### Exercise aim
From the forum thread below about a newly married couple's finances, list every item that transplant says Chris will receive if transplant dies.

### Source
▶
# Who's getting the short end of the stick?



## transplant (May 11, 2016)

Chris and I recently married in our early 50’s. We have decided to keep separate bank accounts. We are both debt-free. We have adult children from previous marriages and have protected our assets with a prenuptial agreement. Our separate wills leave most of our assets to our own children. 
Since graduating from high school, Chris has been mostly self-employed and owns a house shared with me. Chris saved nothing for retirement before we married. Chris has a net worth of about $150K which is primarily the value of the house. If Chris dies, I will receive only a minimal amount of spousal benefits from Social Security. Chris’ children will split the house.
I have a job with excellent benefits including health care for Chris and me. My net worth is about $400K which is primarily the value of my retirement funds. I hope to save enough to afford a winter retirement home for us in a more favorable climate. If I die, Chris will receive spousal benefits from Social Security, spousal benefits from my pension, a life insurance payment of about $60K, plus $20K that I bequeathed in my will. My children will split the remainder of my assets.
Chris pays about one fourth of the household expenses and I pay the other three fourths including the real estate taxes on Chris’ house. In addition, I also pay for all entertainment outside the house including vacations, meals, concerts, etc.

Chris and I both think this financial arrangement is not equitable and strongly favors the other. Specifically, Chris thinks I should contribute more to expenses or a joint savings account since I pay no rent to live in the house. Plus, Chris has an irrational fear that I could leave without sharing my retirement funds. I think Chris is lucky that I spent most of my adult life saving for retirement and am willing to share it. If I did leave before retirement, Chris will still be much better off financially than before we wed. We would like your opinions.


----------



## TheTruthHurts (Oct 1, 2015)

transplant said:


> Chris and I recently married in our early 50?s. We have decided to keep separate bank accounts. We are both debt-free. We have adult children from previous marriages and have protected our assets with a prenuptial agreement. Our separate wills leave most of our assets to our own children.
> Since graduating from high school, Chris has been mostly self-employed and owns a house shared with me. Chris saved nothing for retirement before we married. Chris has a net worth of about $150K which is primarily the value of the house. If Chris dies, I will receive only a minimal amount of spousal benefits from Social Security. Chris? children will split the house.
> I have a job with excellent benefits including health care for Chris and me. My net worth is about $400K which is primarily the value of my retirement funds. I hope to save enough to afford a winter retirement home for us in a more favorable climate. If I die, Chris will receive spousal benefits from Social Security, spousal benefits from my pension, a life insurance payment of about $60K, plus $20K that I bequeathed in my will. My children will split the remainder of my assets.
> Chris pays about one fourth of the household expenses and I pay the other three fourths including the real estate taxes on Chris? house. In addition, I also pay for all entertainment outside the house including vacations, meals, concerts, etc.
> ...


This sounds like a story problem from school. Is Chris make or female?


----------



## TheTruthHurts (Oct 1, 2015)
◀
### Given entries
▶
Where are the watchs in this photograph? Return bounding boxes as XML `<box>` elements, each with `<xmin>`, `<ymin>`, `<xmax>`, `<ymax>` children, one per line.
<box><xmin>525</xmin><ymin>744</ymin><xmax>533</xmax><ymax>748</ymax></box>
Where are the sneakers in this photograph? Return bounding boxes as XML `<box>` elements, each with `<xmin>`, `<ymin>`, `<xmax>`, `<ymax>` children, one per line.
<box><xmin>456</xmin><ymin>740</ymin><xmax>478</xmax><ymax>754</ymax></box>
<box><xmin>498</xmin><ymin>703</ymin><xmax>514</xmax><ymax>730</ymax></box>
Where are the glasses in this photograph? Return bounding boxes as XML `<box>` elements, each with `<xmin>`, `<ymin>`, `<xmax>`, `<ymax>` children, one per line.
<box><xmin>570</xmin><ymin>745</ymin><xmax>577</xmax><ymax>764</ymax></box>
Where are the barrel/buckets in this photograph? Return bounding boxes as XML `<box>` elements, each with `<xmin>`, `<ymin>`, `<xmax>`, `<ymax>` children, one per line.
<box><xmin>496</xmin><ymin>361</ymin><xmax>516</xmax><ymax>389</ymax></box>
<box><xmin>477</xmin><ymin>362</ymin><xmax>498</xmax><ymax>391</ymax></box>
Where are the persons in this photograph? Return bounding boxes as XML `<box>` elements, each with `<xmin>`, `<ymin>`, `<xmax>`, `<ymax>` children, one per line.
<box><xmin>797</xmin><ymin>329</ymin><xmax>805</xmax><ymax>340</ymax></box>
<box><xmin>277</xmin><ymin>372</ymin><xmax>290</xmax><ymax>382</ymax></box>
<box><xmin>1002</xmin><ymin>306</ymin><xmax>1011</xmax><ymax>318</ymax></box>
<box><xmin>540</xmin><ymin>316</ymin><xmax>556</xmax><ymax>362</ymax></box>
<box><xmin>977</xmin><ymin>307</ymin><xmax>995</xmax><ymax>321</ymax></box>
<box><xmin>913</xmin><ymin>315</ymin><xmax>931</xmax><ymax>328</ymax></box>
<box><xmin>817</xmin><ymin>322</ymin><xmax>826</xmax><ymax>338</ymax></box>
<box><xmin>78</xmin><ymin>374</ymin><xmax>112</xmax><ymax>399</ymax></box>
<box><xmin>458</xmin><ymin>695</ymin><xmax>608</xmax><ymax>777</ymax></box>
◀
### The answer
- Spousal benefits from Social Security
- Spousal benefits from transplant's pension
- A life insurance payment of about $60K
- $20K bequeathed in transplant's will